Predict function is showing error

Hi,

Thank you for this interactive demo of VQA. Anyway while running the prediction cell:

`y_output = model_vqa.predict([question_features, image_features])

labelencoder = joblib.load(label_encoder_file_name)
for label in reversed(np.argsort(y_output)[0,-5:]):
print str(round(y_output[0,label]*100,2)).zfill(5), "% ", labelencoder.inverse_transform(label)`

Then it showing some error just as below:

`ValueError Traceback (most recent call last)
in ()
----> 1 y_output = model_vqa.predict([question_features, image_features])
2
3 # This task here is represented as a classification into a 1000 top answers
4 # this means some of the answers were not part of training and thus would
5 # not show up in the result.

/usr/local/lib/python2.7/dist-packages/Keras-1.0.2-py2.7.egg/keras/models.pyc in predict(self, x, batch_size, verbose)
454 if self.model is None:
455 raise Exception('The model needs to be compiled before being used.')
--> 456 return self.model.predict(x, batch_size=batch_size, verbose=verbose)
457
458 def predict_on_batch(self, x):

/usr/local/lib/python2.7/dist-packages/Keras-1.0.2-py2.7.egg/keras/engine/training.pyc in predict(self, x, batch_size, verbose)
1117 f = self.predict_function
1118 return self._predict_loop(f, ins,
-> 1119 batch_size=batch_size, verbose=verbose)

- - - -

- What to work on:
**A.** In the forum post about the Keras prediction error, reproduce the part that opens with the words "labelencoder = joblib.load(label_encoder_file_name)" and closes with "in the result.", switching "answers" to "classes".
**B.** Answer these questions using the forum post about the Keras prediction error:
(i) Which Keras version appears in the file paths of the traceback?
(ii) What type of error does the traceback report?
(iii) How many top answers does the code comment say the task is classified into?
**C.** Carry on the forum post about the Keras prediction error from the point where it stops.

- Dataset extract:
- - - -

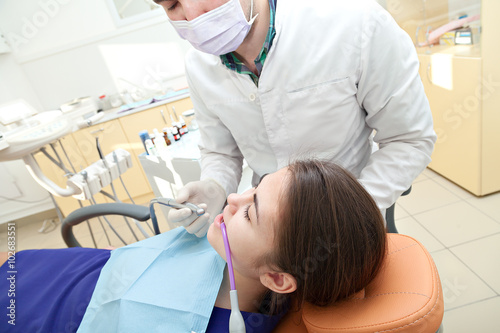 Healthy teeth patient at dentist office dental caries prevention.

- - - -

- Set of answers:
**A.**
labelencoder = joblib.load(label_encoder_file_name)
for label in reversed(np.argsort(y_output)[0,-5:]):
print str(round(y_output[0,label]*100,2)).zfill(5), "% ", labelencoder.inverse_transform(label)`

Then it showing some error just as below:

`ValueError Traceback (most recent call last)
in ()
----> 1 y_output = model_vqa.predict([question_features, image_features])
2
3 # This task here is represented as a classification into a 1000 top classes
4 # this means some of the classes were not part of training and thus would
5 # not show up in the result.

**B.**
(i) Keras 1.0.2
(ii) ValueError
(iii) 1000

**C.**
1120
1121 def train_on_batch(self, x, y,

/usr/local/lib/python2.7/dist-packages/Keras-1.0.2-py2.7.egg/keras/engine/training.pyc in _predict_loop(self, f, ins, batch_size, verbose)
837 ins_batch = slice_X(ins, batch_ids)
838
--> 839 batch_outs = f(ins_batch)
840 if type(batch_outs) != list:
841 batch_outs = [batch_outs]

/usr/local/lib/python2.7/dist-packages/Keras-1.0.2-py2.7.egg/keras/backend/theano_backend.pyc in call(self, inputs)
505 def call(self, inputs):
506 assert type(inputs) in {list, tuple}
--> 507 return self.function(*inputs)
508
509

/usr/local/lib/python2.7/dist-packages/theano/compile/function_module.pyc in call(self, _args, *_kwargs)
869 node=self.fn.nodes[self.fn.position_of_error],
870 thunk=thunk,
--> 871 storage_map=getattr(self.fn, 'storage_map', None))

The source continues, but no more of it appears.